■ **Problem to work on**
Transcribe, word for word and without additions, each line below from the one containing "imageColumbia Womens Benton" through the one containing "Regent Three-Piece Suit", both ends included.

■ **Supplied entries**
-- -- --

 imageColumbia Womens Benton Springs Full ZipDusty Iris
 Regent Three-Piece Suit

-- -- --

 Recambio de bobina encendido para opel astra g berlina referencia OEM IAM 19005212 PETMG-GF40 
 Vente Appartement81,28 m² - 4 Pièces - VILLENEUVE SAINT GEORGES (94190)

-- -- --

■ **Your response**
 imageColumbia Womens Benton Springs Full ZipDusty Iris
 Regent Three-Piece Suit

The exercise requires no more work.